> [Written request] Pick out every row below that contains the word "arch", copying each one in full. Case counts.

> [Information shown]
--------------------
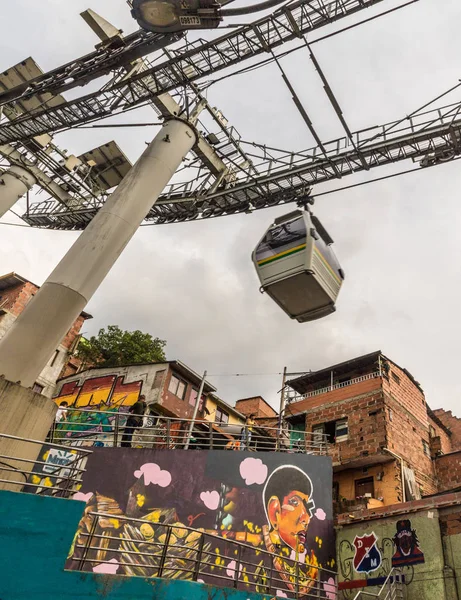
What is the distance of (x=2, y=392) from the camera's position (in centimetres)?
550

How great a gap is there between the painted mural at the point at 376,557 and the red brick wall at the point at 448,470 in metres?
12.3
--------------------
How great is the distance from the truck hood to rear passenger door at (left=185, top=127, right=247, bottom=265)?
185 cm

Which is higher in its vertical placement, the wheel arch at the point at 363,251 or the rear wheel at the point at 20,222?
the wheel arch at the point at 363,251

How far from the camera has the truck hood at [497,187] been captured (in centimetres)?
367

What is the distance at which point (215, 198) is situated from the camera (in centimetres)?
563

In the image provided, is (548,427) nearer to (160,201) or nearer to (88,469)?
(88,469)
--------------------
> [In response]
Which is higher in its vertical placement, the wheel arch at the point at 363,251 or the rear wheel at the point at 20,222?
the wheel arch at the point at 363,251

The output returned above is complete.